## Problem to solve
Begin at the line that has "Looking at the image, which" and stop at the end of the records. Write out only those lines again, replacing "long shadow" with "dark shadow" and changing nothing else.

— begin —

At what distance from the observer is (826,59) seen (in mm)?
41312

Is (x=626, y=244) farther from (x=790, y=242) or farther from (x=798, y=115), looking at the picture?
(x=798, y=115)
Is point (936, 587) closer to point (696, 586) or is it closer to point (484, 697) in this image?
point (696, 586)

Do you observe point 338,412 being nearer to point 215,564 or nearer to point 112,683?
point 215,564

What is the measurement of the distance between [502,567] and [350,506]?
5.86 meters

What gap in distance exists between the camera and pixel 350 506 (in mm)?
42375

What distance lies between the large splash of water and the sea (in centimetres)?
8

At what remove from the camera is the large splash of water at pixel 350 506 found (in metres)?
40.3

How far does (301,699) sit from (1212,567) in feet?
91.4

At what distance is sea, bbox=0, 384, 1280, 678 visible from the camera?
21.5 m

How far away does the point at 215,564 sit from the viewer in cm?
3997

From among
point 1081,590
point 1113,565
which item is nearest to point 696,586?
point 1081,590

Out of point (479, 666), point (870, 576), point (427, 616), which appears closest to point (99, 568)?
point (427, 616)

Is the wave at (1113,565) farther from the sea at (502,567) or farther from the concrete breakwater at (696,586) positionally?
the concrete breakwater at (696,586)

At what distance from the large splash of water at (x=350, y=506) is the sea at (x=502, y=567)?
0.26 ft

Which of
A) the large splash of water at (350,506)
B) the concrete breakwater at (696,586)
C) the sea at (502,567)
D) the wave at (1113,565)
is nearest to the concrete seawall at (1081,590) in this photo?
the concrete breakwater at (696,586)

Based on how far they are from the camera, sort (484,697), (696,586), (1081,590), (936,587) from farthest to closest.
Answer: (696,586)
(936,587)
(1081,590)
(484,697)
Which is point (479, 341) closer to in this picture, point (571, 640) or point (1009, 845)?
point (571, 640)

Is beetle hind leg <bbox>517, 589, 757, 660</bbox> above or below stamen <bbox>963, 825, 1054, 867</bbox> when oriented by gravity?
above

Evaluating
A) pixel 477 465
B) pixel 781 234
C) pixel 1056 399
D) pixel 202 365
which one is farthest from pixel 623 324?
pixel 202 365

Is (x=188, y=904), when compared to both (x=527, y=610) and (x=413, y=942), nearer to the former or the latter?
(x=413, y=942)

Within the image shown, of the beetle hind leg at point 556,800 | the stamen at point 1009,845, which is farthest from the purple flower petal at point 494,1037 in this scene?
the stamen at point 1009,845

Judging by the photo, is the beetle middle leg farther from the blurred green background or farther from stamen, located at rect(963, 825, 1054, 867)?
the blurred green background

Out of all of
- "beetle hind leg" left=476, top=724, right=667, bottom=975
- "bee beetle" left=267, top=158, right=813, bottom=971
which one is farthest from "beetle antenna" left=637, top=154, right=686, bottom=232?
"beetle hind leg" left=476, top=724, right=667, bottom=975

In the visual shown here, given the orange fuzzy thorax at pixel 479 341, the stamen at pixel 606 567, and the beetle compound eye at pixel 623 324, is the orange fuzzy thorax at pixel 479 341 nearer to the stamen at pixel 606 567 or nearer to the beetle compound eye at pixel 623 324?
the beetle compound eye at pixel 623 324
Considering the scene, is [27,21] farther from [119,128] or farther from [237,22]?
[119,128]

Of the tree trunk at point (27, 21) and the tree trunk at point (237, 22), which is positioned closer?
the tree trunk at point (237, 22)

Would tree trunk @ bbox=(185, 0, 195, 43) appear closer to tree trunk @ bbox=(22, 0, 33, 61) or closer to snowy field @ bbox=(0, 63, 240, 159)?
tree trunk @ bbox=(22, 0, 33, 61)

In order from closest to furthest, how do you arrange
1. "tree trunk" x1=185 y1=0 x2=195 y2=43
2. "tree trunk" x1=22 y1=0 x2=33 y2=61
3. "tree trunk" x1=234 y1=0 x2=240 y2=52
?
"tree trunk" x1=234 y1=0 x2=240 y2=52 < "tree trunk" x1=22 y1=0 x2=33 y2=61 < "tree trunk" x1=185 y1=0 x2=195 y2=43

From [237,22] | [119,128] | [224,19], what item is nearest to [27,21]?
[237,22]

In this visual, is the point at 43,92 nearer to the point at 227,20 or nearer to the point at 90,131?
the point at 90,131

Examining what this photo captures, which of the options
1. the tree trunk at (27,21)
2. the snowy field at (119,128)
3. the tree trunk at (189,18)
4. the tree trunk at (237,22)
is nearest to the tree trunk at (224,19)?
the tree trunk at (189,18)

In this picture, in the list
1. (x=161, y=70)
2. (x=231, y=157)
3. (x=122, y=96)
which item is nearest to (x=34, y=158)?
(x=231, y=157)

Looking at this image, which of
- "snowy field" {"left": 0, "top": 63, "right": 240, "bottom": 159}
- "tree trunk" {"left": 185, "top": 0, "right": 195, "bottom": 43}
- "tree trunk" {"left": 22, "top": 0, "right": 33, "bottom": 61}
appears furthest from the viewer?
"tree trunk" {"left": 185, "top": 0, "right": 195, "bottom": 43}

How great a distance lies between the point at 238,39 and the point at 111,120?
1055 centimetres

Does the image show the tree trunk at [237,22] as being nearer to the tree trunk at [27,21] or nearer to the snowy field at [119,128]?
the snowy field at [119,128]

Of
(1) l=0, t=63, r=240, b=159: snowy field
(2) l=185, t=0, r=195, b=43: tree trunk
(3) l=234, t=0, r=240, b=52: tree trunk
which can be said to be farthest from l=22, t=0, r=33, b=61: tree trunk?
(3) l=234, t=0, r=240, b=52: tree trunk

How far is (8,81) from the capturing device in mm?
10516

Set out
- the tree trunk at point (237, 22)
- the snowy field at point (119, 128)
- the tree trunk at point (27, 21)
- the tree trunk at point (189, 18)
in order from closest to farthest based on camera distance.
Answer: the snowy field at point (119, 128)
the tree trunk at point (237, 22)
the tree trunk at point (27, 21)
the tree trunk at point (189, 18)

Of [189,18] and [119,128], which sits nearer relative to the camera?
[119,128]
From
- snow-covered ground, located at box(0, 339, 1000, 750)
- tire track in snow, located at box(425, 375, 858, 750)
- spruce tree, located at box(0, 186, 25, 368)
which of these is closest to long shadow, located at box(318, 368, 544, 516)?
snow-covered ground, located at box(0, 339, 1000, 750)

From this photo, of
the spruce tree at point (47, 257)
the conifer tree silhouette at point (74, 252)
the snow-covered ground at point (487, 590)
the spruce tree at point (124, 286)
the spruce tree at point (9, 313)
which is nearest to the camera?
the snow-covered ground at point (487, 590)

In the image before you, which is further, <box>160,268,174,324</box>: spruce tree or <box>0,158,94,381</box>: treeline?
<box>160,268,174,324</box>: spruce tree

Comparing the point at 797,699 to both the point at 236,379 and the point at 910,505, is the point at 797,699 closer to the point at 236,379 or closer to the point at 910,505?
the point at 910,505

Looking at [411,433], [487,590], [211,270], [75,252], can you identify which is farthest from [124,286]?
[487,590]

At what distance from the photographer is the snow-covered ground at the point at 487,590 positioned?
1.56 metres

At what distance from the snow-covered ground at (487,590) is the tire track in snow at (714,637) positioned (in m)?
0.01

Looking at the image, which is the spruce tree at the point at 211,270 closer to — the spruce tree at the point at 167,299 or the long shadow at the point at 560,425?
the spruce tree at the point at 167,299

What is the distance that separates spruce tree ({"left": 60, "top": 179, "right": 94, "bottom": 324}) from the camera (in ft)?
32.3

— end —

## Full response
Looking at the image, which is the spruce tree at the point at 211,270 closer to — the spruce tree at the point at 167,299 or the dark shadow at the point at 560,425?
the spruce tree at the point at 167,299

What is the distance that separates spruce tree ({"left": 60, "top": 179, "right": 94, "bottom": 324}) from the camera (in ft)?
32.3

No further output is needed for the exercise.